For adjuvant therapy following total thyroidectomy from 2004 to 2008, Haymart et al found a statistically significant difference in radioactive iodine use between the American Joint Committee on Cancer Stages I and IV, but not for Stage II or Stage III vs. Stage IV. “The adjusted odds ratio suggests that for every one additional case a hospital treats, the odds of radioactive iodine use increase by 0.6 percent after adjusting for patient and tumor characteristics and hospital type,” the authors wrote. “We would anticipate for a lower stage disease, your prognosis is going to be better and some of these patients may not need radioactive iodine but instead what we’re seeing is that Stage II, III and IV are receiving similar rates of treatment which suggests we need to tailor radioactive iodine use to disease severity and not treat all thyroid cancers the same.”

One potential tool is the use of radioiodine SPECT/CT, which has been reported to change clinical management and risk stratification of patients between 25-47 percent of patients (J Nucl Med 2012;53[5]:754-764).

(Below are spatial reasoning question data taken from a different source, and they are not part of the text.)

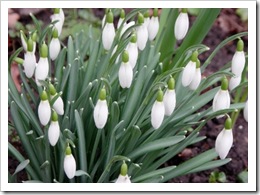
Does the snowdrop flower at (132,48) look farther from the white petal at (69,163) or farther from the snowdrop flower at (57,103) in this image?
the white petal at (69,163)

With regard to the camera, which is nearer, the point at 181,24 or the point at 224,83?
the point at 224,83

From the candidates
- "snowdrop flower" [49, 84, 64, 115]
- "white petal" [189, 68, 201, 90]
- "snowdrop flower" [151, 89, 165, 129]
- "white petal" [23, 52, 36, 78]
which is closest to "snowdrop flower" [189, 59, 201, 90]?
"white petal" [189, 68, 201, 90]

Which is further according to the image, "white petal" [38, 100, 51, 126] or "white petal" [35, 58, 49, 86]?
"white petal" [35, 58, 49, 86]

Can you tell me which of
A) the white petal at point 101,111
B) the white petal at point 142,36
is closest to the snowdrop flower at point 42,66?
the white petal at point 101,111

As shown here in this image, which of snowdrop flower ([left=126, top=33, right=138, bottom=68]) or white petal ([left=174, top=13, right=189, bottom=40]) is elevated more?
white petal ([left=174, top=13, right=189, bottom=40])

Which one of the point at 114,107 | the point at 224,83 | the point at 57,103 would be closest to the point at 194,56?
the point at 224,83

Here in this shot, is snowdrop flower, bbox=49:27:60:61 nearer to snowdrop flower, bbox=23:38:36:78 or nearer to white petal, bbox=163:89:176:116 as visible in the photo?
snowdrop flower, bbox=23:38:36:78

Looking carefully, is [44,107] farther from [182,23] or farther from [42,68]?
[182,23]
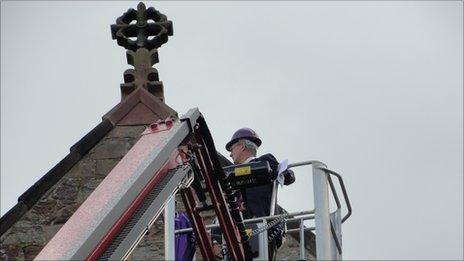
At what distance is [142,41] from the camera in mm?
14055

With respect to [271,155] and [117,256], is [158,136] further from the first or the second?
[271,155]

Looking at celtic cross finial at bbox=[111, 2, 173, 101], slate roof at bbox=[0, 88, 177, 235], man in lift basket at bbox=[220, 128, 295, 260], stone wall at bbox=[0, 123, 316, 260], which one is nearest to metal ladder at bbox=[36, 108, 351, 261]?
man in lift basket at bbox=[220, 128, 295, 260]

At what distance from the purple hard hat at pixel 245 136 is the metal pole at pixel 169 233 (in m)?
2.03

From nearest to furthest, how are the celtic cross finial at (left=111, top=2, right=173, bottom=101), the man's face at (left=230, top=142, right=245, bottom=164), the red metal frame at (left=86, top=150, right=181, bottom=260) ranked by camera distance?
the red metal frame at (left=86, top=150, right=181, bottom=260) → the man's face at (left=230, top=142, right=245, bottom=164) → the celtic cross finial at (left=111, top=2, right=173, bottom=101)

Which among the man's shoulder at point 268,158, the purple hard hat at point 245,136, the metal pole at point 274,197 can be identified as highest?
the purple hard hat at point 245,136

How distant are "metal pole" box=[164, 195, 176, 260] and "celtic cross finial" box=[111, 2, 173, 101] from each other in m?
4.95

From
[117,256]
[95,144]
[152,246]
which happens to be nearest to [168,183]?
[117,256]

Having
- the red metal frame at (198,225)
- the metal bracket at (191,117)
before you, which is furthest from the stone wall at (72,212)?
the metal bracket at (191,117)

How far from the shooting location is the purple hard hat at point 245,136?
418 inches

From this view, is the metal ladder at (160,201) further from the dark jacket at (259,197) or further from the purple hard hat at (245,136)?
the purple hard hat at (245,136)

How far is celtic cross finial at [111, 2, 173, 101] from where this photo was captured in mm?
13625

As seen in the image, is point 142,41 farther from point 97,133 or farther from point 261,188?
point 261,188

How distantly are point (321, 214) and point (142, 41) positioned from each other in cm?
596

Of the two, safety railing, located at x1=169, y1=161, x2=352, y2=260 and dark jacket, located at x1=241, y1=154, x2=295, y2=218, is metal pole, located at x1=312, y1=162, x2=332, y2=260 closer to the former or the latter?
safety railing, located at x1=169, y1=161, x2=352, y2=260
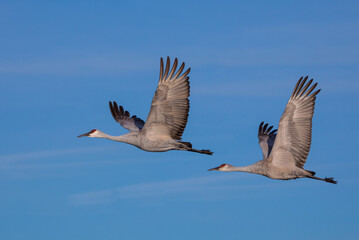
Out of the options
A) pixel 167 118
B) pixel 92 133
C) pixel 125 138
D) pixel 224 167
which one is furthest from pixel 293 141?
pixel 92 133

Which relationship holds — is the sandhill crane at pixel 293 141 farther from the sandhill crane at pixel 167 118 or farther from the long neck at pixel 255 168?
the sandhill crane at pixel 167 118

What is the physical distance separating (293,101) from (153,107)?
16.8 feet

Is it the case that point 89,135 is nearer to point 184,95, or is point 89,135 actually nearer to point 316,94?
point 184,95

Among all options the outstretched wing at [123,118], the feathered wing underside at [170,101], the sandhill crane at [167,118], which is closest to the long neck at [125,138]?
the sandhill crane at [167,118]

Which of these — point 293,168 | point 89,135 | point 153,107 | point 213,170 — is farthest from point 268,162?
point 89,135

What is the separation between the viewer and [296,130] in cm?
2673

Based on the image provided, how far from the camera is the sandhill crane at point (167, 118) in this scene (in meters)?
26.5

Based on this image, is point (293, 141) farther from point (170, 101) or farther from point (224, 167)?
point (170, 101)

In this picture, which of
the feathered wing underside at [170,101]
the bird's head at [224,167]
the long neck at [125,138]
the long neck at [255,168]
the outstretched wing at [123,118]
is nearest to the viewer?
the feathered wing underside at [170,101]

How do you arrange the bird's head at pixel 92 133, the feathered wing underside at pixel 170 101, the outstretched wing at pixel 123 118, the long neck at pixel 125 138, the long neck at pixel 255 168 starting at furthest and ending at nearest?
1. the outstretched wing at pixel 123 118
2. the bird's head at pixel 92 133
3. the long neck at pixel 125 138
4. the long neck at pixel 255 168
5. the feathered wing underside at pixel 170 101

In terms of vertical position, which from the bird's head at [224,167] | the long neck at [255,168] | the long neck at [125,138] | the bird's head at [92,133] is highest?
the bird's head at [92,133]

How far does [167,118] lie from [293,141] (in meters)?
4.64

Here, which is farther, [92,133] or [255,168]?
[92,133]

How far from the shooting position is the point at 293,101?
27078 millimetres
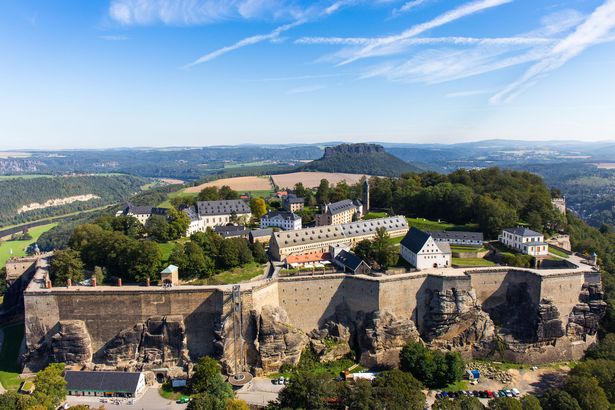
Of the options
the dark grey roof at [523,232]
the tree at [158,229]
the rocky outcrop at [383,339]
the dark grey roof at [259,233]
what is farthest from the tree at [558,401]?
the tree at [158,229]

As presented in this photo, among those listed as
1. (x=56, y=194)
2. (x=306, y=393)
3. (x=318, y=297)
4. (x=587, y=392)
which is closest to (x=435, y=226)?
(x=318, y=297)

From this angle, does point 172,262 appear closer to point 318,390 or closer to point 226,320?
point 226,320

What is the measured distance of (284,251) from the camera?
44531 mm

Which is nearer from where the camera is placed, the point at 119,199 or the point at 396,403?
the point at 396,403

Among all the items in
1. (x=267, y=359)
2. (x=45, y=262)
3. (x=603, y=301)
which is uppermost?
(x=45, y=262)

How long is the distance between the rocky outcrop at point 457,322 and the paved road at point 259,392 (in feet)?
48.4

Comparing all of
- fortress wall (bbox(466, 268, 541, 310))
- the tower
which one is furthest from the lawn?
the tower

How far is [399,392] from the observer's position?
27.5 metres

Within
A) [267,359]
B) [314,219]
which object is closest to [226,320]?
[267,359]

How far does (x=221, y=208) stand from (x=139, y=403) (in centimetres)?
3288

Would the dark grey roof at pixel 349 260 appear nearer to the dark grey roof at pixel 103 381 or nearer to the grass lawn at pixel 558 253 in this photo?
the dark grey roof at pixel 103 381

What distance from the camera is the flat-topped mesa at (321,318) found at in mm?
Result: 34625

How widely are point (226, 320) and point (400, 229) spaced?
86.2 ft

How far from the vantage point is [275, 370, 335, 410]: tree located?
27.6 m
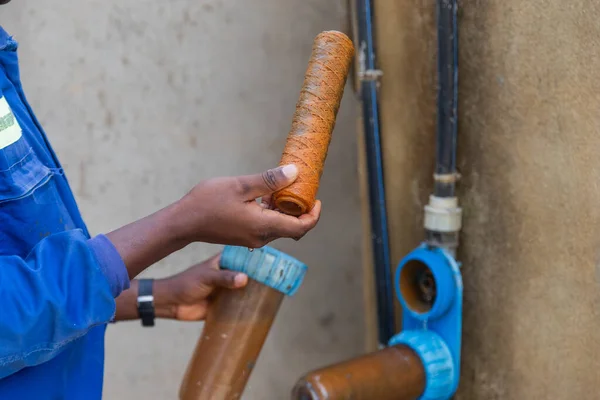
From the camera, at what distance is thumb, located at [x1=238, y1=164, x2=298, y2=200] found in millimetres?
899

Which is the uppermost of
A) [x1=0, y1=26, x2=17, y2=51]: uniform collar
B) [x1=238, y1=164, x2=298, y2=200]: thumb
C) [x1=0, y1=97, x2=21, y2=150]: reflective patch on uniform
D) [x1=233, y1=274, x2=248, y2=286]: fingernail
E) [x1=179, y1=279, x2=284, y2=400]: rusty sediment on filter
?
[x1=0, y1=26, x2=17, y2=51]: uniform collar

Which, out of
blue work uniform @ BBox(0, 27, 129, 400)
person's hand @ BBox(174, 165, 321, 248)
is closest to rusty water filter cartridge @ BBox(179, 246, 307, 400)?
blue work uniform @ BBox(0, 27, 129, 400)

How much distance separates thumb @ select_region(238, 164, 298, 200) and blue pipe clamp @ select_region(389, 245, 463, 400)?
1.76 ft

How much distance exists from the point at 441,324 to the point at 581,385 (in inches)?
11.4

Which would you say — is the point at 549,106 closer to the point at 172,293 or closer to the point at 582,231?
the point at 582,231

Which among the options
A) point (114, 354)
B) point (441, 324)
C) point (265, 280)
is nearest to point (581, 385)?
point (441, 324)

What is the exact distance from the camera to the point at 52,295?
0.80m

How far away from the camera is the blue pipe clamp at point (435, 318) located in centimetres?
133

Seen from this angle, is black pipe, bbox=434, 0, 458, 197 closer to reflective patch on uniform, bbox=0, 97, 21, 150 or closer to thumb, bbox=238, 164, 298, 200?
thumb, bbox=238, 164, 298, 200

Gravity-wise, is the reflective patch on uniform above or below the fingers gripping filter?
above

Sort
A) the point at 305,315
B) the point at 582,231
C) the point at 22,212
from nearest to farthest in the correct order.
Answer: the point at 22,212 < the point at 582,231 < the point at 305,315

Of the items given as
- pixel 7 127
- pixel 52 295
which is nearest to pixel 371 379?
pixel 52 295

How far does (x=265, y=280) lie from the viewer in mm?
1283

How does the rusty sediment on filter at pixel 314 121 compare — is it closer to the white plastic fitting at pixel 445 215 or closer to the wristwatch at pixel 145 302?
the white plastic fitting at pixel 445 215
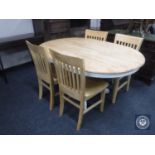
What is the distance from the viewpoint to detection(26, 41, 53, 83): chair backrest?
171cm

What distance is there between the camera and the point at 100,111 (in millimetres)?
2076

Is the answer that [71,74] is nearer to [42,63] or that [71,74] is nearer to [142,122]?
[42,63]

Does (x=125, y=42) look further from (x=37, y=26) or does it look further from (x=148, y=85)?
(x=37, y=26)

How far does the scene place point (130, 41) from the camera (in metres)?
2.18

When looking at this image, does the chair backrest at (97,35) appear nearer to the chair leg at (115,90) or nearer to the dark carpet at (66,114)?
the chair leg at (115,90)

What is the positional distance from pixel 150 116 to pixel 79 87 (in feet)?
3.65

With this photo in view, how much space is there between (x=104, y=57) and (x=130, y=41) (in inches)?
26.8

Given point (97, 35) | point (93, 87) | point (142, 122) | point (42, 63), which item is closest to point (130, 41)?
point (97, 35)

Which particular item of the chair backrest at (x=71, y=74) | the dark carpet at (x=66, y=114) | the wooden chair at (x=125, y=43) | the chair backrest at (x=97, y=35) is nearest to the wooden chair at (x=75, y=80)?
the chair backrest at (x=71, y=74)

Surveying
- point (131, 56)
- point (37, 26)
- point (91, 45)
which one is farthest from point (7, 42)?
point (131, 56)

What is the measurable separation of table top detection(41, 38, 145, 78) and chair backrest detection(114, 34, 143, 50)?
0.22m

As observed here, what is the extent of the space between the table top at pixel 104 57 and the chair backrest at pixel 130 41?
0.22 metres

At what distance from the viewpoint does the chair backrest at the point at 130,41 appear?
2.06 metres
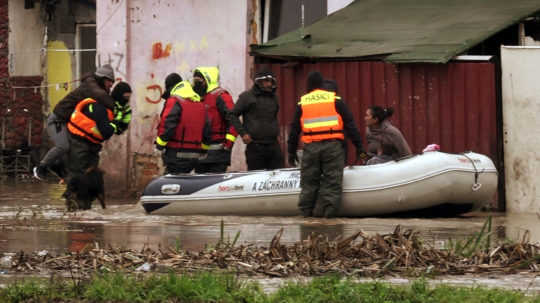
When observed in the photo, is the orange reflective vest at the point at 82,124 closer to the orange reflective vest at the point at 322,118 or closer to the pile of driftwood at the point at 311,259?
the orange reflective vest at the point at 322,118

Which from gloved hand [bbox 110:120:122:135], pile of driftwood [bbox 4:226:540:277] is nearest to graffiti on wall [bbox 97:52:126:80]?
gloved hand [bbox 110:120:122:135]

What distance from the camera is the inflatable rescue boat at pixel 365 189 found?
1230 cm

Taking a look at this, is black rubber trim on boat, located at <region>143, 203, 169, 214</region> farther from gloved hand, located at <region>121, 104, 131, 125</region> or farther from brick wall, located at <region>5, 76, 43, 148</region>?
brick wall, located at <region>5, 76, 43, 148</region>

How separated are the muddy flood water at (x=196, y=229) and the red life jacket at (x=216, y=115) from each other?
4.13ft

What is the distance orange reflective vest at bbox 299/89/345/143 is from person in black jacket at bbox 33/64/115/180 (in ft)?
7.68

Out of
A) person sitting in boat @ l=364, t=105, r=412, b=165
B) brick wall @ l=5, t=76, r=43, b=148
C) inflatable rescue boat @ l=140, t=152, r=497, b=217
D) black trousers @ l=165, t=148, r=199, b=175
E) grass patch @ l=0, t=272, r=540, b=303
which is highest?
brick wall @ l=5, t=76, r=43, b=148

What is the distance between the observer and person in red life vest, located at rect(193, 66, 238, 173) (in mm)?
13648

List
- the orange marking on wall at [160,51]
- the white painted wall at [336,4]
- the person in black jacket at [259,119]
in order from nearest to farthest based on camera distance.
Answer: the person in black jacket at [259,119] → the white painted wall at [336,4] → the orange marking on wall at [160,51]

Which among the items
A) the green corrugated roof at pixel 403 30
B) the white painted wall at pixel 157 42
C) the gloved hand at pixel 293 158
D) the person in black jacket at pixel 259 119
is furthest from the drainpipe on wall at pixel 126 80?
the gloved hand at pixel 293 158

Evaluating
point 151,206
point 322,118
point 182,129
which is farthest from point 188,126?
point 322,118

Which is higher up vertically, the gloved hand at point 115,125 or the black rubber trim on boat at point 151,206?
the gloved hand at point 115,125

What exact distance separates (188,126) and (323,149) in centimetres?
174

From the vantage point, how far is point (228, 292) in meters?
6.38

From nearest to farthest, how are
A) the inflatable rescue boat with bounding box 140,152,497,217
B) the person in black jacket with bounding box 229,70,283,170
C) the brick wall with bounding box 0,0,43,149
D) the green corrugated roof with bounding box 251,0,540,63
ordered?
the inflatable rescue boat with bounding box 140,152,497,217 → the person in black jacket with bounding box 229,70,283,170 → the green corrugated roof with bounding box 251,0,540,63 → the brick wall with bounding box 0,0,43,149
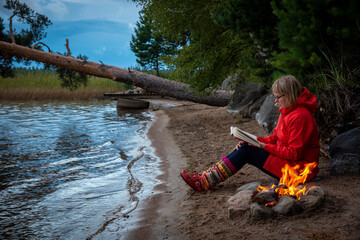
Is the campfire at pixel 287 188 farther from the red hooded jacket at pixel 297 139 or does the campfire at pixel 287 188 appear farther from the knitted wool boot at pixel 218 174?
the knitted wool boot at pixel 218 174

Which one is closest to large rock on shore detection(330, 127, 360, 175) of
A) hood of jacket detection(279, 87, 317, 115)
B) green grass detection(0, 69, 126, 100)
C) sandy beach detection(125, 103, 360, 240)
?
sandy beach detection(125, 103, 360, 240)

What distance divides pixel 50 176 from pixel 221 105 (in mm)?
9359

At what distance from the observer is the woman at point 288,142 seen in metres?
3.54

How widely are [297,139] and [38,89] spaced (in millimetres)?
21300

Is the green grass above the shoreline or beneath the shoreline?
above

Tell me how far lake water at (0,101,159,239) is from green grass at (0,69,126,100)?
42.2 ft

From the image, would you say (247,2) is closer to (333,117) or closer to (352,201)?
(333,117)

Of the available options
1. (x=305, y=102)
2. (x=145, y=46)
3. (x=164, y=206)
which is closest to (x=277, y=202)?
(x=305, y=102)

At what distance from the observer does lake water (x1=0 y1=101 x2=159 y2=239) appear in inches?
132

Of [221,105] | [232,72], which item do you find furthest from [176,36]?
[221,105]

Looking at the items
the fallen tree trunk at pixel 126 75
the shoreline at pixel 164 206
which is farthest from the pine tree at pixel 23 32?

Van Nostrand has found that at WHC that the use of I-131 hasn’t decreased per se, but has become “smarter.” Use is “down in low-risk patients with a tumor of 1 cm or less,” he says. “However, the referral of patients with metastatic disease has gone up, and as a result, so has the use of I-131.” Noting that WHC sees about six to eight patients a week with metastatic disease, Van Nostrand reports that the provider’s appropriate use of I-131 has become better.

Cooper also uses I-131 less frequently in low-risk patients and not at all in patients with tumors less than a centimeter in diameter. In Cooper et al’s revised management guidelines for patients with thyroid nodules and differentiated thyroid cancer, radioiodine is not recommended in patients with micropapillary cancer, even when it is multifocal. “I’m hoping that the ATA guidelines ultimately will result in fewer people getting radioactive iodine,” he says.